Stacie Orell, the campaign director for GMO Free N.Y., a group pushing to pass a bill in the New York Legislature to mandate labels for genetically engineered foods, felt a similar sense of disbelief when reading the editorial.
Specifically, she noted the inclusion of a passage about the benefits of golden rice, a GMO crop that targets vitamin A deficiency that often leads to blindness in the developing world.
“While I’m not against the idea of golden rice, its benefits in practice remain unkonwn,” Orell said. “These are theoretical ideas that the bio-tech industry often uses to green-wash the issue.”
Public health lawyer Michele Simon agrees that the Scientific American piece had a familiar ring to it.
“It reads like the biotech industry handed Scientific American its talking points,” Simon said in an email.
One of the main claims in the editorial does mirror ones made by GMO seed producer Monsanto—that requiring labels could potentially kill the market for genetically engineered foods in a country where 70% of processed foods already contain them, resulting in less variety and higher costs.

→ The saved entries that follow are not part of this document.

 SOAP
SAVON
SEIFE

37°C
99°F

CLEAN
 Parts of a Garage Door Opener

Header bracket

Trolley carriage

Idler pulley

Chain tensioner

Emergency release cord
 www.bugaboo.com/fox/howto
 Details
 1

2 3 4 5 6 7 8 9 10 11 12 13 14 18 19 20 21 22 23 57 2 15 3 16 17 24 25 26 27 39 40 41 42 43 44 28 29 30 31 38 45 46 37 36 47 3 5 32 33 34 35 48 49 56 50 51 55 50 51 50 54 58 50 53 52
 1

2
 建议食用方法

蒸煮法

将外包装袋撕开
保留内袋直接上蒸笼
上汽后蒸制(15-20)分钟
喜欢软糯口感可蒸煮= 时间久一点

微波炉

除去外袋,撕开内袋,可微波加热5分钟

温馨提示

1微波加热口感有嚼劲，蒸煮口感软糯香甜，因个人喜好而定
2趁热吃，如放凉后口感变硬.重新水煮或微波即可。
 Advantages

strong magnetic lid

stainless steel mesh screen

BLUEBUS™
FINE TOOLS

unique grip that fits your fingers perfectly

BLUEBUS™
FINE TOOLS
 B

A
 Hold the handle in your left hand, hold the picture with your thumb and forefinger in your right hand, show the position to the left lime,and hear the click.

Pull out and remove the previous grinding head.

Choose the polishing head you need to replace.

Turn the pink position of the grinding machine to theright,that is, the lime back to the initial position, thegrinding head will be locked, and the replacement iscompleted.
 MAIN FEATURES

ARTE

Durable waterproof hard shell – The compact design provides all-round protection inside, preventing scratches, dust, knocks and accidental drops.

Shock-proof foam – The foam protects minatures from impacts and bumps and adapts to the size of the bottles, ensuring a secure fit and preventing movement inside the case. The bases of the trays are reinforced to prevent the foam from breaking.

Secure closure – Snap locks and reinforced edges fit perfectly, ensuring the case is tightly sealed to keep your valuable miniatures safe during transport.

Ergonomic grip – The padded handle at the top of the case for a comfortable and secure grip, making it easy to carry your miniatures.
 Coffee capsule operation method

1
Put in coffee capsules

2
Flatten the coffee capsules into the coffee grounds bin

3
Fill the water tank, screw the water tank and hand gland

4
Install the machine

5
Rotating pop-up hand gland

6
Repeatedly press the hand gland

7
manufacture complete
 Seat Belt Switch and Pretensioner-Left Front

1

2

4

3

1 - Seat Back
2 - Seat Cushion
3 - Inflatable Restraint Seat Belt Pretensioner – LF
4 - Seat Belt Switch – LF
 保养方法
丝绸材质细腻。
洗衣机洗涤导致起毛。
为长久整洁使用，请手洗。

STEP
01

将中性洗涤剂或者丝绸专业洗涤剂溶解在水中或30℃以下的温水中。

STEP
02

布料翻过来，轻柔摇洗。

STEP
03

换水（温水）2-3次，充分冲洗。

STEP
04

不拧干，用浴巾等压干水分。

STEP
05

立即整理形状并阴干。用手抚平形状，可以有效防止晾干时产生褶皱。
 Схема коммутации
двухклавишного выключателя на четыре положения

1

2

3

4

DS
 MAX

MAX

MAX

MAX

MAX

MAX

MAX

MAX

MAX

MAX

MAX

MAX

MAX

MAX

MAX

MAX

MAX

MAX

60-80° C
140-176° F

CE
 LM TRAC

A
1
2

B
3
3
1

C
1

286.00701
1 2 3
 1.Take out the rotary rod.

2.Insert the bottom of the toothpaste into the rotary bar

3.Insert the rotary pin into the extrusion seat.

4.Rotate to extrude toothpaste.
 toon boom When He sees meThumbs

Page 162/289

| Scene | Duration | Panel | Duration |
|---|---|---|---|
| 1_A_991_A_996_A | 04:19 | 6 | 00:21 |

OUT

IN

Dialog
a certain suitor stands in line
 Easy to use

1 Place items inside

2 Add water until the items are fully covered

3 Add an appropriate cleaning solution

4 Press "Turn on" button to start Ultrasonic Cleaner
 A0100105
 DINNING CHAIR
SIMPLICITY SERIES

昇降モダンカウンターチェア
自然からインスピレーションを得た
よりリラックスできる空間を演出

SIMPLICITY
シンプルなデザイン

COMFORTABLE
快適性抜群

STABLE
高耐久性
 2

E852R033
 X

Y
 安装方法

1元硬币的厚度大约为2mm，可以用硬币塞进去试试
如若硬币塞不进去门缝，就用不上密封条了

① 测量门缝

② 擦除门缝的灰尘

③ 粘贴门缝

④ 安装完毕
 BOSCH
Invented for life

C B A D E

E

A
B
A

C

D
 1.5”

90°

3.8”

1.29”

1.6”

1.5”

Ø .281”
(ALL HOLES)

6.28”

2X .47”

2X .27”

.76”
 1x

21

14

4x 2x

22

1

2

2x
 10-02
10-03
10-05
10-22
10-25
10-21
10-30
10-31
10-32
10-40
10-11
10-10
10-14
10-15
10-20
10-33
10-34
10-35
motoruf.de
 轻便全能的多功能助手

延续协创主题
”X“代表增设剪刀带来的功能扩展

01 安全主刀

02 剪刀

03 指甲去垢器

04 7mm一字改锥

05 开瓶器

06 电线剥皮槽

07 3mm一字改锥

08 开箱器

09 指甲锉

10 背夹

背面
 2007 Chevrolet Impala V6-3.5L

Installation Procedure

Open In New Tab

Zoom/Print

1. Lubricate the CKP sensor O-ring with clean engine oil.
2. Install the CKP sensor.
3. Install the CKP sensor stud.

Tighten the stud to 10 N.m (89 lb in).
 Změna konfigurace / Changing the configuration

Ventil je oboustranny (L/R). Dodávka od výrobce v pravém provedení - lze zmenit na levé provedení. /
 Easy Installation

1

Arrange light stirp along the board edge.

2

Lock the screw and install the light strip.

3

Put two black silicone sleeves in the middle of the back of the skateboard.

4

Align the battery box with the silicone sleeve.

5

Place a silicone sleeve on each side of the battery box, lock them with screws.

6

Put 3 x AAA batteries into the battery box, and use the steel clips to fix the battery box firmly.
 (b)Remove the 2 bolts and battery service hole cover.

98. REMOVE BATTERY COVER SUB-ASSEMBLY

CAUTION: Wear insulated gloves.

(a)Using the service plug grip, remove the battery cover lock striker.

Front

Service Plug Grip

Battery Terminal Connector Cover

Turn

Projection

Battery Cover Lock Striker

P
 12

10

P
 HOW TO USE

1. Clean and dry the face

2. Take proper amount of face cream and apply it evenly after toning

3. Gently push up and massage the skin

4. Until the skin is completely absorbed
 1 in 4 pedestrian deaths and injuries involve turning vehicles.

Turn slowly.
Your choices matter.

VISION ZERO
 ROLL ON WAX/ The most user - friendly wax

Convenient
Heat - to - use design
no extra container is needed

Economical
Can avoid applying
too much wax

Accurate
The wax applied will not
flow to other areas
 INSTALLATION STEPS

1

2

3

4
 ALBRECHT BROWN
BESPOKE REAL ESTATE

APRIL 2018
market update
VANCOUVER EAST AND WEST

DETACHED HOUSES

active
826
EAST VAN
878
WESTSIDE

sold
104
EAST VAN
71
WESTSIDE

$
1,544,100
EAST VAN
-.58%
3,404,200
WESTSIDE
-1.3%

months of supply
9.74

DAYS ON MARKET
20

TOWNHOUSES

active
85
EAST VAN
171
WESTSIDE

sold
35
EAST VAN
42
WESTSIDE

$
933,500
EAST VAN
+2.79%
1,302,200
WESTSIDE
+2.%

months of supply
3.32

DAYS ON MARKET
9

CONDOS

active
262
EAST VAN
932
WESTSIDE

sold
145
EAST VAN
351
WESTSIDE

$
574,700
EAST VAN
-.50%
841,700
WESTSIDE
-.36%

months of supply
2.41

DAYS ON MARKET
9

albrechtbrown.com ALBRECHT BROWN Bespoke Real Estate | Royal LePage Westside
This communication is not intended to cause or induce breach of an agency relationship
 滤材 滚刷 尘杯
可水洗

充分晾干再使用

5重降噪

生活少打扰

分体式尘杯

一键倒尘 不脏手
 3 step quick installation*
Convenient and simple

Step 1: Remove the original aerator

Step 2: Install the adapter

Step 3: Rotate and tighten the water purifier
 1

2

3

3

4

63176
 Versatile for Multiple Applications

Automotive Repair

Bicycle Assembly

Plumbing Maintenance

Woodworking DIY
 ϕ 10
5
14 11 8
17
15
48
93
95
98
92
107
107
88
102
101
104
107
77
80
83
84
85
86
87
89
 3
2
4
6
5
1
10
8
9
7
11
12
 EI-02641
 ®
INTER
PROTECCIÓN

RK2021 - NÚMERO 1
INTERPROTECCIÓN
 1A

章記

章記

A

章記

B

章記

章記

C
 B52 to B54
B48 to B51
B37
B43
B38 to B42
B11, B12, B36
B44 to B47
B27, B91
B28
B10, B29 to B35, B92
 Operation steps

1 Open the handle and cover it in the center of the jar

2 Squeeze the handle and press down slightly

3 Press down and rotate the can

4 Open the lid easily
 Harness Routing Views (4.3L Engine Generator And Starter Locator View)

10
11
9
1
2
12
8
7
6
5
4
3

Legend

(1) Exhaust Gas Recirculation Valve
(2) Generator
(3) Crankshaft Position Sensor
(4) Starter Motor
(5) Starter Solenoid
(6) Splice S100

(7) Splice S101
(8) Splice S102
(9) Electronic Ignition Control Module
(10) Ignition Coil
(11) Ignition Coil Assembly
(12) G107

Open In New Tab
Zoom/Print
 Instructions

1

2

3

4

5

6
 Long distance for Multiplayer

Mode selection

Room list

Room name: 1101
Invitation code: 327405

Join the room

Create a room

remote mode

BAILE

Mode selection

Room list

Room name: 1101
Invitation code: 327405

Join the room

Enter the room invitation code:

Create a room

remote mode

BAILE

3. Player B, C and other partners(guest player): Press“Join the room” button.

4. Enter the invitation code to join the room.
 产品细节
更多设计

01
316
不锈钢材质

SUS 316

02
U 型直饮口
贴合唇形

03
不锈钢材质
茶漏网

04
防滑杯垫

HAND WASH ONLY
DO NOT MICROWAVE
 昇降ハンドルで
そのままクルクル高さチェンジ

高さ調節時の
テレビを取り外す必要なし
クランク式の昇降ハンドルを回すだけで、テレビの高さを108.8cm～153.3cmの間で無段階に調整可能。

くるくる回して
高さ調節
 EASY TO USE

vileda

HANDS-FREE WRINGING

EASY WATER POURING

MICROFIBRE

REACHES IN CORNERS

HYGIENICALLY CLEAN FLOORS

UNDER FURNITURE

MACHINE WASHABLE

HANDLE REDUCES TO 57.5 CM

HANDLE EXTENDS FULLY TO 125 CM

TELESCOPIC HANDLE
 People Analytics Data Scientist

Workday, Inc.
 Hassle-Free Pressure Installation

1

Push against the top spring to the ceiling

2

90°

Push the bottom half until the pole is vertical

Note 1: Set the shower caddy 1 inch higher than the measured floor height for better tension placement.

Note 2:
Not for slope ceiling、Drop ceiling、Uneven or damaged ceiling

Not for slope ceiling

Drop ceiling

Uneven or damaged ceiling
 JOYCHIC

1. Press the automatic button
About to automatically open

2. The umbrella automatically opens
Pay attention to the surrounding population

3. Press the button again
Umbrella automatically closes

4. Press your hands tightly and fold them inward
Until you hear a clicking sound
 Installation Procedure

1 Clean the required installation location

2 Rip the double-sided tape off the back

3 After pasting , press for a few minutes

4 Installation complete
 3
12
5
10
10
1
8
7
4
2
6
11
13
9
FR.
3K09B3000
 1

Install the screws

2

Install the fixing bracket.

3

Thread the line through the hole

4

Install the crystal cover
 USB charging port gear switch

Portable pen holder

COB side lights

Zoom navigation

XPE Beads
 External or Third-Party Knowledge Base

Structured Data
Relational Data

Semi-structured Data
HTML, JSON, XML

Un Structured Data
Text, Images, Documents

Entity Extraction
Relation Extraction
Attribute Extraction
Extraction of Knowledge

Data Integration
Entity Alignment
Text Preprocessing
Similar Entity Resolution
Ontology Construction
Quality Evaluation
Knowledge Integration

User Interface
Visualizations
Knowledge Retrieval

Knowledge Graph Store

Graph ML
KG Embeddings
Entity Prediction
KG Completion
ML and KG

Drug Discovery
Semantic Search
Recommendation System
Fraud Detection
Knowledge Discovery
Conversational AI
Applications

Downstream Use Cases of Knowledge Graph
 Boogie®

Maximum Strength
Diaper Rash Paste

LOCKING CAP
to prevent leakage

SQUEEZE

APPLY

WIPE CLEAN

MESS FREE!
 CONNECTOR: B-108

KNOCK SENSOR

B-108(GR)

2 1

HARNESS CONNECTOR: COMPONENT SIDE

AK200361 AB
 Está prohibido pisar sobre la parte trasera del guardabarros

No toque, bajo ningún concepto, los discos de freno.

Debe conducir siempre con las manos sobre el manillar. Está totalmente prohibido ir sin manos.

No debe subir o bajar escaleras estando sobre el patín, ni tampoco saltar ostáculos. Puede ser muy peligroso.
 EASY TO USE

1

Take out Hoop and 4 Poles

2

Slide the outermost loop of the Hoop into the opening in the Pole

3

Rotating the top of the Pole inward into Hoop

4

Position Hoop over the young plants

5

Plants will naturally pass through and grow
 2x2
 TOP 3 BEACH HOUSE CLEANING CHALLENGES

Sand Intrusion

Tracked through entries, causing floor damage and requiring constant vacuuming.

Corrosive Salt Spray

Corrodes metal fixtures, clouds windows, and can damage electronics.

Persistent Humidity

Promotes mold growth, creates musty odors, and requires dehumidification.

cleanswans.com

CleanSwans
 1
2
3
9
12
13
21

“Many people argue for GMO labels in the name of increased consumer choice,” the editorial states. “On the contrary, such labels have limited people’s options. In 1997, a time of growing opposition to GMOs in Europe, the E.U. began to require them. By 1999, to avoid labels that might drive customers away, most major European retailers had removed genetically modified ingredients from products bearing their brand. Major food producers such as Nestlé followed suit. Today it is virtually impossible to find GMOs in European supermarkets.”
To Simon’s ears, assuming the same result in the U.S. is just one more faulty conclusion.
“The European experience would not translate the same way here,” Simon said. “Americans don’t reject GMOs, all this would change is labels.”